Relevance of Developer Tooling in the Age of AI
December 06, 2024
I have worked with unconventional languages all throughout my career - from Clojure and Elixir to bash and lately, Perl. Whether statically typed or not, the success of a language today depends heavily on the developer tooling and developer experience.
Code is only just a means to an end — the end being value addition for the customer. Languages with extensive tooling make it easier for developers, thereby increasing their value proposition to the business. I find that the effectiveness of the median developer is dependent on a language’s tooling support - finding usages of a method, renaming a method, stepping through a codepath just to see where something gets updated, and so on…
This is the kind of accidental complexity that today’s tech ecosystem is ossified by – missing language capabilities being solved with tooling has led to an over-reliance of developers on the tooling rather than the language itself. Think about it — would you write Java without Lombok or boilerplate code generation?
It’s hard to imagine a surer sign that one is dealing with an irrational economic system than the fact that the prospect of eliminating drudgery is considered to be a problem.

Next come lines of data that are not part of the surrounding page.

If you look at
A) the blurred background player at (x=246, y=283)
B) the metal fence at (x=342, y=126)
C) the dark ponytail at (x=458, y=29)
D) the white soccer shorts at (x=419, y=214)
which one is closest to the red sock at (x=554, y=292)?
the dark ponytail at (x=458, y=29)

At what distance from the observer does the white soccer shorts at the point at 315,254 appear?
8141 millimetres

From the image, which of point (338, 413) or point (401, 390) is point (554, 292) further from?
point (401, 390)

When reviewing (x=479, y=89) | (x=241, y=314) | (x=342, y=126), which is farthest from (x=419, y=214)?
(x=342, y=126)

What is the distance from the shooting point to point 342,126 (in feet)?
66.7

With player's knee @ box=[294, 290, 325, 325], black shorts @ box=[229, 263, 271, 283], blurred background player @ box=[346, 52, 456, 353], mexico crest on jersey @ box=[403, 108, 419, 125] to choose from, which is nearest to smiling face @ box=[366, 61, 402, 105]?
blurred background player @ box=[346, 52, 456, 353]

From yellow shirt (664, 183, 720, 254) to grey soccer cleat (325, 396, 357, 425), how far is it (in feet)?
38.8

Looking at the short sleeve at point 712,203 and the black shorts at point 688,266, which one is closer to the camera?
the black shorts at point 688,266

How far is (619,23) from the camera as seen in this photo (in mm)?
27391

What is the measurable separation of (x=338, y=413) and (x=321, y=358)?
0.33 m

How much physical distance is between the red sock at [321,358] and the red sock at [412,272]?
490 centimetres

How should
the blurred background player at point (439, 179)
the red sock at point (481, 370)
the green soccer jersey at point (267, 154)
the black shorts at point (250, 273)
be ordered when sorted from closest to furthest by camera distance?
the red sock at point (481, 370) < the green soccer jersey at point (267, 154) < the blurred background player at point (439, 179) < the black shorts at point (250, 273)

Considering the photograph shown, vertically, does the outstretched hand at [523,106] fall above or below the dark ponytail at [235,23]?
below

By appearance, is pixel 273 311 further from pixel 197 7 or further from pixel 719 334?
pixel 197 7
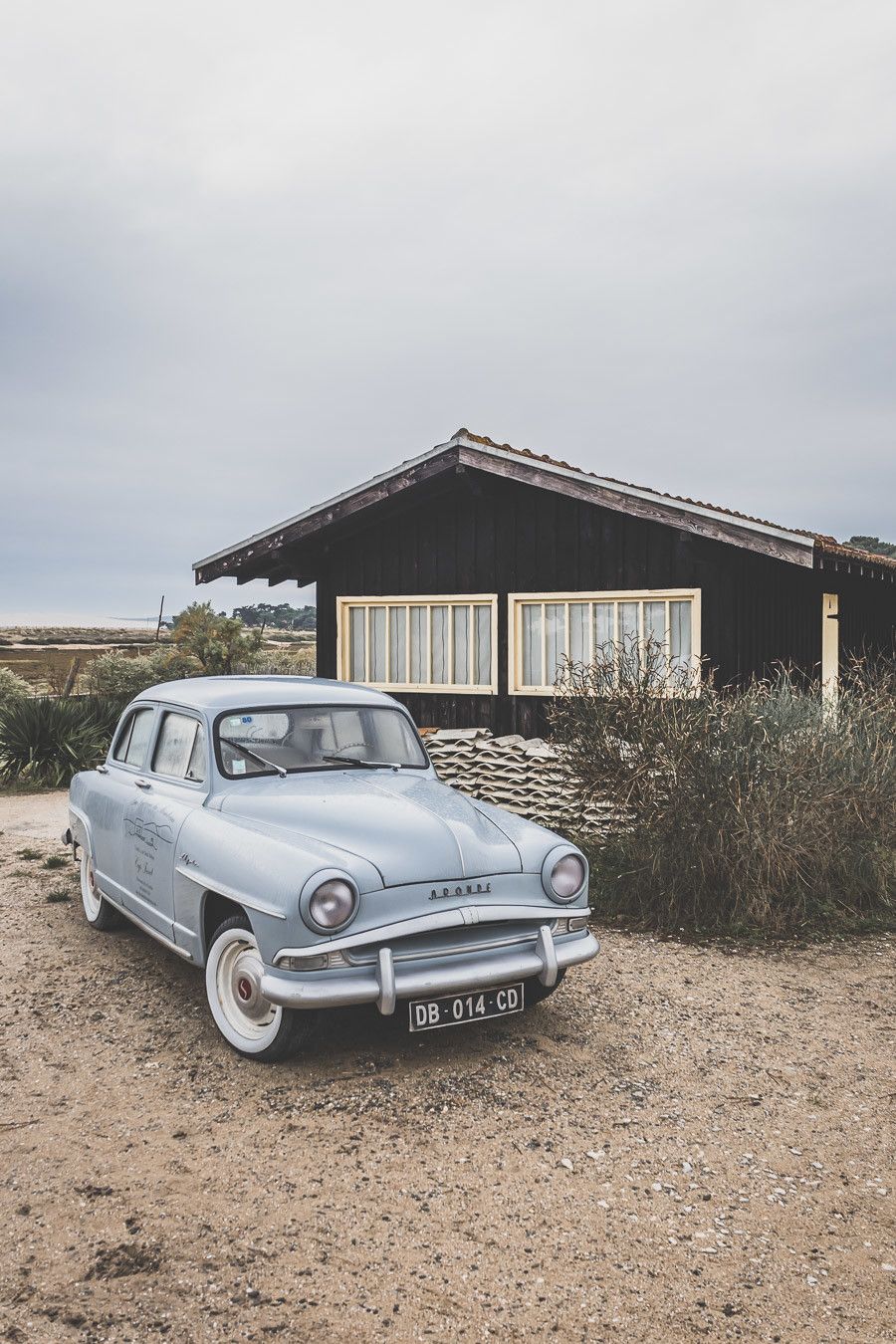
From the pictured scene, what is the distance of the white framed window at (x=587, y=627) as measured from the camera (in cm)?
927

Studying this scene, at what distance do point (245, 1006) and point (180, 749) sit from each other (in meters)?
1.58

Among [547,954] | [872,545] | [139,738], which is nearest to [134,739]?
[139,738]

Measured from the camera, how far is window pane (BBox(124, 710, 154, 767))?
561 centimetres

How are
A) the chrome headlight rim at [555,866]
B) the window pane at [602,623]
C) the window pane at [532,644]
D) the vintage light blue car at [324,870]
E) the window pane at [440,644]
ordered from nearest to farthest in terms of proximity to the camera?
the vintage light blue car at [324,870]
the chrome headlight rim at [555,866]
the window pane at [602,623]
the window pane at [532,644]
the window pane at [440,644]

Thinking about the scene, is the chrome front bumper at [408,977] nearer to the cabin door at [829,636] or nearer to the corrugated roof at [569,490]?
the corrugated roof at [569,490]

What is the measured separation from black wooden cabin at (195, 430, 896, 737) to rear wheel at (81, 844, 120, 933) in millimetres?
5137

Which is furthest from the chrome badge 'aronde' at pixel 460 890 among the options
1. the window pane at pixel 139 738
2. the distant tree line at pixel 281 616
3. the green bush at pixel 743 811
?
the distant tree line at pixel 281 616

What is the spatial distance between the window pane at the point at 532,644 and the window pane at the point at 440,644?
0.94 m

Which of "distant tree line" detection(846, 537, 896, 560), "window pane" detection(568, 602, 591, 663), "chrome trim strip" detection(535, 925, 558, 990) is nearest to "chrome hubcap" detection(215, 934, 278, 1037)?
"chrome trim strip" detection(535, 925, 558, 990)

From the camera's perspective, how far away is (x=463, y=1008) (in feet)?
12.7

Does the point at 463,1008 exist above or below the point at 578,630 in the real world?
below

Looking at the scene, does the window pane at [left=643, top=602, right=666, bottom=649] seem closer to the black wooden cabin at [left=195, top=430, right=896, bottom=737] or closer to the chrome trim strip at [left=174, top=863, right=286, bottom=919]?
the black wooden cabin at [left=195, top=430, right=896, bottom=737]

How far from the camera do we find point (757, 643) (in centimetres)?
959

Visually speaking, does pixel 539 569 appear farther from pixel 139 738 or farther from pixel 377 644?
pixel 139 738
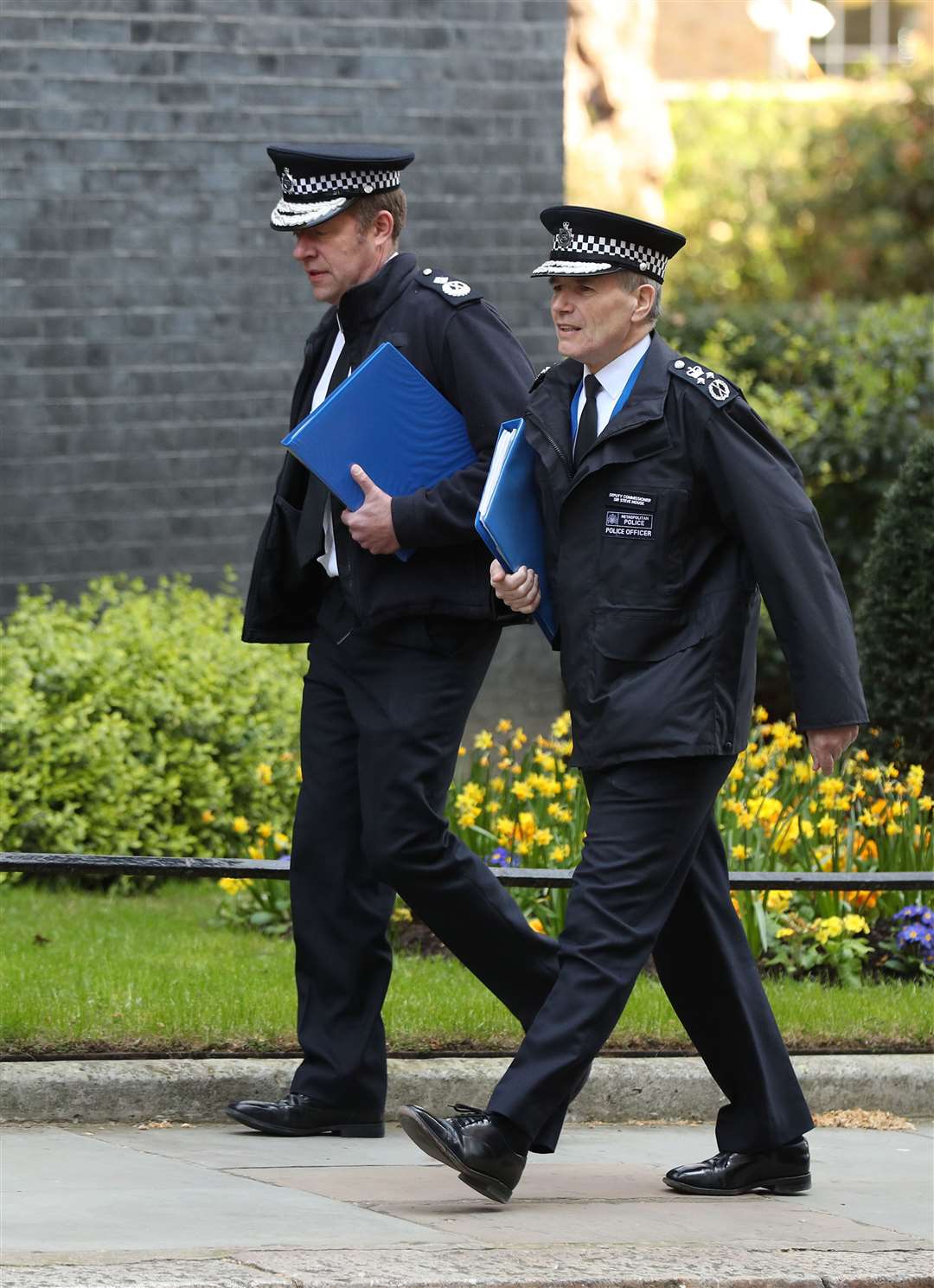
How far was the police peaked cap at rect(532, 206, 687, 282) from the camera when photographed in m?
4.55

– David Graeber, Bullshit Jobs: A Theory
With LLMs to assist developers writing code, I think the value proposition of developer tooling will take a new shape. There will always be a need for some sort of tooling, but it may turn out to be general-purpose tools, rather than language-specific ones that win.
In a world where the barrier to entry into coding is lower, the test of a language’s success will depend solely (and rightly) on its ability to deliver business value. If a language is fundamentally more effective in doing so – irrespective of its tooling – it may come out on top in the age of AI.
After years of working with Java (and relying heavily on the tooling ecosystem), I will now be betting on Clojure.
It is just simpler, and easier, and less occluding to write expressive code in Clojure. It requires fewer lines. It requires fewer characters. It requires fewer hours. It requires fewer mental gymnastics. Lisp (Clojure) is functional. And the future is looking very functional to me.